Interfaces that communicate through touch rather than screens; digital systems that support intimacy rather than efficiency.
Looking back, mbracelet represents the beginning of an ongoing investigation that continues throughout my practice. Many of the questions first explored here reappear in later projects, including LoveJackets, Vambrace Conversations, and all my work in The Unruliness of Matter: how interfaces can communicate through touch rather than screens; how digital systems can support intimacy rather than efficiency; how materials themselves can become conversational; and how technology might strengthen human relationships instead of replacing them.
Although developed long before today’s conversations around embodied AI, affective computing, and wearable intelligence, mbracelet proposed a simple proposition that continues to guide my work: technology should not become more personal. It should become more social.
Current spatial intelligence in AI is built to see the world as physics — geometry, movement, task performance. Poirot asks what it would take to see it as a social scene instead.
Poirot is a machine learning system I built with Kevin Walker at Philosophy Machines to test a proposition: that spatial intelligence in machines has, so far, been trained on the wrong things. Autonomous vehicles, robotics, visual question answering — these systems are grounded in physics. What they miss is what an ethnographer or philosopher sees looking at the same street: the power relations naturalised in a bench, the exclusions coded into a plaza, the histories layered in a facade.
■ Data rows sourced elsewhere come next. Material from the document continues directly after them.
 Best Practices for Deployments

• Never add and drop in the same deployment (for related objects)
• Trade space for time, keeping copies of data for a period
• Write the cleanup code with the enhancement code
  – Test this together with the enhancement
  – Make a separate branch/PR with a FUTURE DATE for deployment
In the language of our paper, these are the “occluded features” of a spatial scene — features every human sees, and no current spatial AI does.
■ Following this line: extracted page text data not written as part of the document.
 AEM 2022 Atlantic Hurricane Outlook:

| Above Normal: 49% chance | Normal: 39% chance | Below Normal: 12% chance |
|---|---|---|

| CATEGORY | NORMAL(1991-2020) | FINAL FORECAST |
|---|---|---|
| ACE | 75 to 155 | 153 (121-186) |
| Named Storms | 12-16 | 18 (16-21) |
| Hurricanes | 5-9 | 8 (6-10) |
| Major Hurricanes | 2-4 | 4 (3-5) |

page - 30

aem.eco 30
The occluded features of a scene are cultural and philosophical.
To test the idea, we combined two models — a vision-language model to read the image, and a smaller language model fine-tuned on relevant theory from philosophy, anthropology, and critical spatial practices (Lefebvre, de Certeau, Rendell). We named it Poirot, after Agatha Christie’s detective, who builds coherent interpretations from fragmentary data. Then we compared Poirot’s readings of six urban scenes — the Barbican at dusk, a rollerblading crowd at Bastille, an Indigenous rights ceremony in Guadalajara, a café in Athens, Shibuya at night, a canal in Amsterdam — against those of seven human experts, and against ChatGPT and Claude.
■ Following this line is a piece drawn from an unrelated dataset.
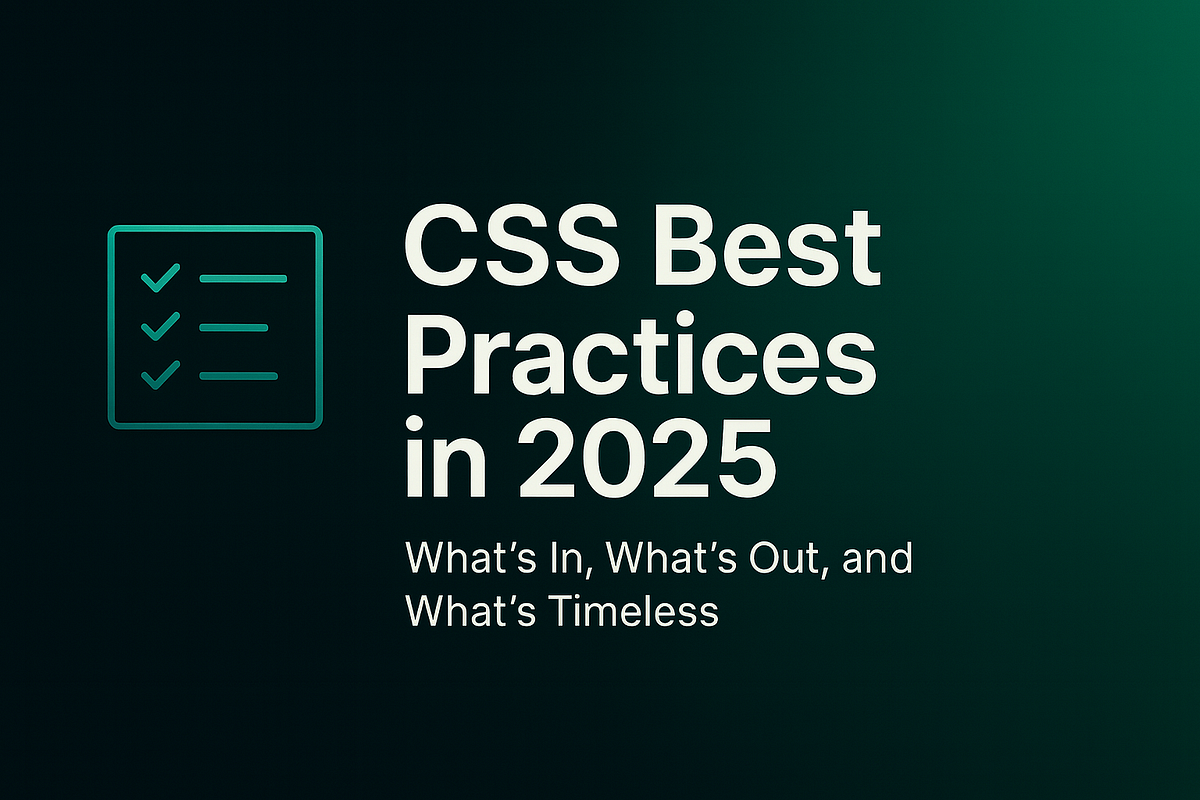 CSS Best Practices in 2025

What’s In, What’s Out, and What’s Timeless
The results were both humbling and clarifying. Generalised commercial LLMs proved better at grounded argument — connecting specific design choices to specific effects. Human respondents showed how critique actually emerges: from embodied experience, from the immediate reading of a scene (“you are being watched”; “it’s not warm enough”), before it is ever theorised. Poirot, trained largely on the language of critical theory, learned how critical theory sounds more than how it works: it named frameworks, linked analysis to action, stated political commitments — but often floated free of the specific image in front of it.
Then something we did not expect. Because we fine-tuned Poirot with several LoRA adapters trained on different theoretical corpora, it returned not one interpretation of each scene but several — and it often answered a question with a question. In a field engineered to project a single authoritative voice, Poirot spoke in the plural. That, unexpectedly, is close to what critical spatial theory itself demands: a refusal to totalise, an insistence that any place holds more than one legitimate reading.
Poirot spoke in the plural.
We take this as a small first test of a larger conviction: that machine learning systems built out of the social sciences and humanities — not only trained on them, but designed by their logics — behave differently, and sometimes better, than systems built by engineering alone. Poirot is a first sketch. It is one thread of an ongoing investigation into how the humanities can shape AI, and not merely critique it.